The fitness of chromosome x is calculated using following formula:
$$\sum_{y \in N(x)} log_2(R[y]) * N(x)[y]$$
where N(x) is the frequency of bigrams found in the decrypted text using chromosome x and R is the frequency of bigrams in the global text. The logarithm function is used to deal with sparse distributions of bigram frequencies in the global text.

The higher the fitness is, the the better the chromosome is.

### Decode
To decode the text we start by the initial population of random chromosomes and at each iteration we sort them by the calculated fitness.

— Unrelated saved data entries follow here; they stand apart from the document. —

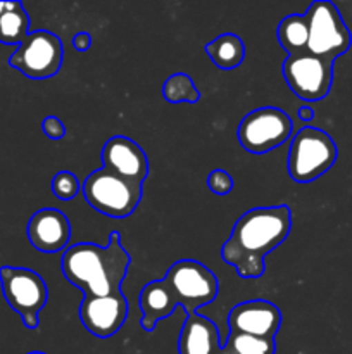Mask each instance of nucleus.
Returning <instances> with one entry per match:
<instances>
[{
	"instance_id": "nucleus-12",
	"label": "nucleus",
	"mask_w": 352,
	"mask_h": 354,
	"mask_svg": "<svg viewBox=\"0 0 352 354\" xmlns=\"http://www.w3.org/2000/svg\"><path fill=\"white\" fill-rule=\"evenodd\" d=\"M104 169L135 185H144L148 175V159L131 138L116 135L102 147Z\"/></svg>"
},
{
	"instance_id": "nucleus-18",
	"label": "nucleus",
	"mask_w": 352,
	"mask_h": 354,
	"mask_svg": "<svg viewBox=\"0 0 352 354\" xmlns=\"http://www.w3.org/2000/svg\"><path fill=\"white\" fill-rule=\"evenodd\" d=\"M278 41L286 50L289 57L307 54V41H309V28L306 16L290 14L283 17L278 24Z\"/></svg>"
},
{
	"instance_id": "nucleus-23",
	"label": "nucleus",
	"mask_w": 352,
	"mask_h": 354,
	"mask_svg": "<svg viewBox=\"0 0 352 354\" xmlns=\"http://www.w3.org/2000/svg\"><path fill=\"white\" fill-rule=\"evenodd\" d=\"M207 187L211 189V192L216 194V196H228V194L233 190L235 183L233 178L228 171L224 169H214L207 176Z\"/></svg>"
},
{
	"instance_id": "nucleus-1",
	"label": "nucleus",
	"mask_w": 352,
	"mask_h": 354,
	"mask_svg": "<svg viewBox=\"0 0 352 354\" xmlns=\"http://www.w3.org/2000/svg\"><path fill=\"white\" fill-rule=\"evenodd\" d=\"M292 213L289 206L255 207L235 223L230 239L223 244L221 256L242 279H261L266 272L264 259L290 234Z\"/></svg>"
},
{
	"instance_id": "nucleus-11",
	"label": "nucleus",
	"mask_w": 352,
	"mask_h": 354,
	"mask_svg": "<svg viewBox=\"0 0 352 354\" xmlns=\"http://www.w3.org/2000/svg\"><path fill=\"white\" fill-rule=\"evenodd\" d=\"M128 318V301L123 292L104 297H86L79 304V320L99 339L113 337Z\"/></svg>"
},
{
	"instance_id": "nucleus-27",
	"label": "nucleus",
	"mask_w": 352,
	"mask_h": 354,
	"mask_svg": "<svg viewBox=\"0 0 352 354\" xmlns=\"http://www.w3.org/2000/svg\"><path fill=\"white\" fill-rule=\"evenodd\" d=\"M10 6H12V2H0V16H2L6 10H9Z\"/></svg>"
},
{
	"instance_id": "nucleus-13",
	"label": "nucleus",
	"mask_w": 352,
	"mask_h": 354,
	"mask_svg": "<svg viewBox=\"0 0 352 354\" xmlns=\"http://www.w3.org/2000/svg\"><path fill=\"white\" fill-rule=\"evenodd\" d=\"M282 325V311L269 301L254 299L240 303L228 315V328L235 334L275 339Z\"/></svg>"
},
{
	"instance_id": "nucleus-10",
	"label": "nucleus",
	"mask_w": 352,
	"mask_h": 354,
	"mask_svg": "<svg viewBox=\"0 0 352 354\" xmlns=\"http://www.w3.org/2000/svg\"><path fill=\"white\" fill-rule=\"evenodd\" d=\"M282 73L290 90L307 102L324 99L333 83V62L311 54L286 57L282 64Z\"/></svg>"
},
{
	"instance_id": "nucleus-9",
	"label": "nucleus",
	"mask_w": 352,
	"mask_h": 354,
	"mask_svg": "<svg viewBox=\"0 0 352 354\" xmlns=\"http://www.w3.org/2000/svg\"><path fill=\"white\" fill-rule=\"evenodd\" d=\"M62 41L47 30L33 31L9 57V64L31 80L52 78L62 66Z\"/></svg>"
},
{
	"instance_id": "nucleus-4",
	"label": "nucleus",
	"mask_w": 352,
	"mask_h": 354,
	"mask_svg": "<svg viewBox=\"0 0 352 354\" xmlns=\"http://www.w3.org/2000/svg\"><path fill=\"white\" fill-rule=\"evenodd\" d=\"M304 16L309 28L307 54L335 62L351 48L352 35L333 2L316 0Z\"/></svg>"
},
{
	"instance_id": "nucleus-24",
	"label": "nucleus",
	"mask_w": 352,
	"mask_h": 354,
	"mask_svg": "<svg viewBox=\"0 0 352 354\" xmlns=\"http://www.w3.org/2000/svg\"><path fill=\"white\" fill-rule=\"evenodd\" d=\"M41 130L47 135L50 140H61L66 137V127L59 118L55 116H47L41 121Z\"/></svg>"
},
{
	"instance_id": "nucleus-25",
	"label": "nucleus",
	"mask_w": 352,
	"mask_h": 354,
	"mask_svg": "<svg viewBox=\"0 0 352 354\" xmlns=\"http://www.w3.org/2000/svg\"><path fill=\"white\" fill-rule=\"evenodd\" d=\"M72 45H75L76 50H79V52L88 50L90 45H92V37H90V33L75 35V38H72Z\"/></svg>"
},
{
	"instance_id": "nucleus-16",
	"label": "nucleus",
	"mask_w": 352,
	"mask_h": 354,
	"mask_svg": "<svg viewBox=\"0 0 352 354\" xmlns=\"http://www.w3.org/2000/svg\"><path fill=\"white\" fill-rule=\"evenodd\" d=\"M176 299L164 280H154L141 289L140 310L141 328L152 332L161 320H166L176 310Z\"/></svg>"
},
{
	"instance_id": "nucleus-15",
	"label": "nucleus",
	"mask_w": 352,
	"mask_h": 354,
	"mask_svg": "<svg viewBox=\"0 0 352 354\" xmlns=\"http://www.w3.org/2000/svg\"><path fill=\"white\" fill-rule=\"evenodd\" d=\"M221 339L217 327L199 313L186 317L178 339L179 354H219Z\"/></svg>"
},
{
	"instance_id": "nucleus-2",
	"label": "nucleus",
	"mask_w": 352,
	"mask_h": 354,
	"mask_svg": "<svg viewBox=\"0 0 352 354\" xmlns=\"http://www.w3.org/2000/svg\"><path fill=\"white\" fill-rule=\"evenodd\" d=\"M131 258L121 244L119 232L110 234L106 248L81 242L62 254L61 270L68 282L83 290L86 297H104L121 292Z\"/></svg>"
},
{
	"instance_id": "nucleus-14",
	"label": "nucleus",
	"mask_w": 352,
	"mask_h": 354,
	"mask_svg": "<svg viewBox=\"0 0 352 354\" xmlns=\"http://www.w3.org/2000/svg\"><path fill=\"white\" fill-rule=\"evenodd\" d=\"M26 232L31 245L37 251L52 254V252H61L69 244L71 223L64 213L45 207L30 218Z\"/></svg>"
},
{
	"instance_id": "nucleus-6",
	"label": "nucleus",
	"mask_w": 352,
	"mask_h": 354,
	"mask_svg": "<svg viewBox=\"0 0 352 354\" xmlns=\"http://www.w3.org/2000/svg\"><path fill=\"white\" fill-rule=\"evenodd\" d=\"M162 280L168 283L176 304L182 306L186 315L197 313L199 308L211 304L219 292L216 275L195 259L176 261Z\"/></svg>"
},
{
	"instance_id": "nucleus-7",
	"label": "nucleus",
	"mask_w": 352,
	"mask_h": 354,
	"mask_svg": "<svg viewBox=\"0 0 352 354\" xmlns=\"http://www.w3.org/2000/svg\"><path fill=\"white\" fill-rule=\"evenodd\" d=\"M83 196L99 213L110 218H126L140 204L141 185H135L106 169H99L86 176Z\"/></svg>"
},
{
	"instance_id": "nucleus-17",
	"label": "nucleus",
	"mask_w": 352,
	"mask_h": 354,
	"mask_svg": "<svg viewBox=\"0 0 352 354\" xmlns=\"http://www.w3.org/2000/svg\"><path fill=\"white\" fill-rule=\"evenodd\" d=\"M206 52L211 61L223 71L238 68L245 57V45L240 37L233 33H224L214 38L206 45Z\"/></svg>"
},
{
	"instance_id": "nucleus-22",
	"label": "nucleus",
	"mask_w": 352,
	"mask_h": 354,
	"mask_svg": "<svg viewBox=\"0 0 352 354\" xmlns=\"http://www.w3.org/2000/svg\"><path fill=\"white\" fill-rule=\"evenodd\" d=\"M52 192L59 201H71L78 196L79 182L75 173L59 171L52 178Z\"/></svg>"
},
{
	"instance_id": "nucleus-19",
	"label": "nucleus",
	"mask_w": 352,
	"mask_h": 354,
	"mask_svg": "<svg viewBox=\"0 0 352 354\" xmlns=\"http://www.w3.org/2000/svg\"><path fill=\"white\" fill-rule=\"evenodd\" d=\"M30 35V17L23 3L12 2L9 10L0 16V44L19 47Z\"/></svg>"
},
{
	"instance_id": "nucleus-21",
	"label": "nucleus",
	"mask_w": 352,
	"mask_h": 354,
	"mask_svg": "<svg viewBox=\"0 0 352 354\" xmlns=\"http://www.w3.org/2000/svg\"><path fill=\"white\" fill-rule=\"evenodd\" d=\"M162 95H164L166 102L169 104H195L200 99L199 88L195 86L193 80L185 73H176V75L169 76L166 80L164 86H162Z\"/></svg>"
},
{
	"instance_id": "nucleus-8",
	"label": "nucleus",
	"mask_w": 352,
	"mask_h": 354,
	"mask_svg": "<svg viewBox=\"0 0 352 354\" xmlns=\"http://www.w3.org/2000/svg\"><path fill=\"white\" fill-rule=\"evenodd\" d=\"M293 131V121L278 107L251 111L238 127V142L251 154H266L285 144Z\"/></svg>"
},
{
	"instance_id": "nucleus-5",
	"label": "nucleus",
	"mask_w": 352,
	"mask_h": 354,
	"mask_svg": "<svg viewBox=\"0 0 352 354\" xmlns=\"http://www.w3.org/2000/svg\"><path fill=\"white\" fill-rule=\"evenodd\" d=\"M0 286L7 304L23 320L24 327L35 330L40 325V311L48 299V289L45 280L30 268H0Z\"/></svg>"
},
{
	"instance_id": "nucleus-20",
	"label": "nucleus",
	"mask_w": 352,
	"mask_h": 354,
	"mask_svg": "<svg viewBox=\"0 0 352 354\" xmlns=\"http://www.w3.org/2000/svg\"><path fill=\"white\" fill-rule=\"evenodd\" d=\"M275 339L254 337L247 334H235L230 332L224 346H221L219 354H275Z\"/></svg>"
},
{
	"instance_id": "nucleus-3",
	"label": "nucleus",
	"mask_w": 352,
	"mask_h": 354,
	"mask_svg": "<svg viewBox=\"0 0 352 354\" xmlns=\"http://www.w3.org/2000/svg\"><path fill=\"white\" fill-rule=\"evenodd\" d=\"M338 149L326 131L306 127L292 138L289 152V175L297 183H311L331 169Z\"/></svg>"
},
{
	"instance_id": "nucleus-26",
	"label": "nucleus",
	"mask_w": 352,
	"mask_h": 354,
	"mask_svg": "<svg viewBox=\"0 0 352 354\" xmlns=\"http://www.w3.org/2000/svg\"><path fill=\"white\" fill-rule=\"evenodd\" d=\"M299 118H300V120L306 121V123H307V121H311V120H313V118H314V111L311 109L309 106L300 107V109H299Z\"/></svg>"
},
{
	"instance_id": "nucleus-28",
	"label": "nucleus",
	"mask_w": 352,
	"mask_h": 354,
	"mask_svg": "<svg viewBox=\"0 0 352 354\" xmlns=\"http://www.w3.org/2000/svg\"><path fill=\"white\" fill-rule=\"evenodd\" d=\"M28 354H45V353H40V351H31V353H28Z\"/></svg>"
}]
</instances>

We also count number of iterations with unchanged best fitness, if the count gets bigger than `MAX_REPEAT_COUNT`, the serach ends. Otherwise the top 20% of the population based on the fitness goes to the next generation and the rest of generation is populated using the crossover function explained above. At last the decoded text using the chromosome with highest fitness is returned.

### Mutation vs Crossover
The mutation helps us prevent the convergence of chromosomes to a local maximum fitness. The mutation swaps 2 characters of the generated offsprings to create new chromosomes to give the population a chance to find better chromosomes with higher fitness.